Re: [LSF/MM/BPF TOPIC]mTHP reliable allocation and reclamation

Yang Shi <shy828301@xxxxxxxxx> · Wed, 15 May 2024 07:49:22 -0600

On Tue, May 14, 2024 at 3:20 AM Barry Song <21cnbao@xxxxxxxxx> wrote:
>
> On Sat, May 11, 2024 at 9:18 AM Yang Shi <shy828301@xxxxxxxxx> wrote:
> >
> > On Thu, May 9, 2024 at 7:22 PM Barry Song <21cnbao@xxxxxxxxx> wrote:
> > >
> > > Hi,
> > >
> > > I'd like to propose a session about the allocation and reclamation of
> > > mTHP. This is related to Yu Zhao's
> > > TAO[1] but not the same.
> > >
> > > OPPO has implemented mTHP-like large folios across thousands of
> > > genuine Android devices, utilizing
> > > ARM64 CONT-PTE. However, we've encountered challenges:
> > >
> > > - The allocation of mTHP isn't consistently reliable; even after
> > > prolonged use, obtaining large folios
> > >   remains uncertain.
> > >   As an instance, following a few hours of operation, the likelihood
> > > of successfully allocating large
> > >   folios on a phone may decrease to just 2%.
> > >
> > > - Mixing large and small folios in the same LRU list can lead to
> > > mutual blocking and unpredictable
> > >   latency during reclamation/allocation.
> >
> > I'm also curious how much large folios can improve reclamation
> > efficiency. Having large folios is supposed to reduce the scan time
> > since there should be fewer folios on LRU. But IIRC I haven't seen too
> > much data or benchmark (particularly real life workloads) regarding
> > this.
>
> Hi Yang,
>
> We lack direct data on this matter, but information from Ryan's THP_SWPOUT
> series [1] provides insights as follows:
>
> | alloc size |                baseline |           + this series |
> |            | mm-unstable (~v6.9-rc1) |                         |
> |:-----------|------------------------:|------------------------:|
> | 4K Page    |                    0.0% |                    1.3% |
> | 64K THP    |                  -13.6% |                   46.3% |
> | 2M THP     |                   91.4% |                   89.6% |
>
>
> I suspect the -13.6% performance decrease is due to the split
> operation. Once the split
> is eliminated, the patchset observed a 46.3% increase. It is presumed
> that the overhead
> required to reclaim 64K is reduced compared to reclaiming 16 * 4K.

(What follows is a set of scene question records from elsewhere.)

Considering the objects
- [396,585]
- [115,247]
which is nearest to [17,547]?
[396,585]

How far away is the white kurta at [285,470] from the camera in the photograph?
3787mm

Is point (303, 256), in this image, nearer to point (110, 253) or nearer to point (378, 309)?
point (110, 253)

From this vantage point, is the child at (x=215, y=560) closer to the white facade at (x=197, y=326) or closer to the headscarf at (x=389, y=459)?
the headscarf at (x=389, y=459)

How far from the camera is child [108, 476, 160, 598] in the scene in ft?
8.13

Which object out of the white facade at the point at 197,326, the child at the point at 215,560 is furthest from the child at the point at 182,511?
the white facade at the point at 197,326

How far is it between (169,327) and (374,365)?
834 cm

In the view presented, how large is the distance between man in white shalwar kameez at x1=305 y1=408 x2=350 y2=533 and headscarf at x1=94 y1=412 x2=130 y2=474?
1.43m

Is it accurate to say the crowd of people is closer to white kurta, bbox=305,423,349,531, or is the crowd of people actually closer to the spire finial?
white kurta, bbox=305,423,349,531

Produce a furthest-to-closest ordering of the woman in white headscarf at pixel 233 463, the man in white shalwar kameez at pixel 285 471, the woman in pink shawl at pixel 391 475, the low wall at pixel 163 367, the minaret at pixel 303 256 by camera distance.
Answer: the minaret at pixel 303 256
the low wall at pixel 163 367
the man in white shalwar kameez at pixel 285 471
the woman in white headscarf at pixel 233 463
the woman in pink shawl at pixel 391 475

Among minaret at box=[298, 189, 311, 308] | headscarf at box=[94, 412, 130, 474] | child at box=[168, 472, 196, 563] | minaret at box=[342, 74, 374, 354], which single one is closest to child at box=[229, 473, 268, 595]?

Thank you. Actually I care about 4k vs 64k vs 256k ...

I did a simple test by calling MADV_PAGEOUT on 4G memory w/ the
swapout optimization then measured the time spent in madvise, I can
see the time was reduced by ~23% between 64k vs 4k. Then there is no
noticeable reduction between 64k and larger sizes.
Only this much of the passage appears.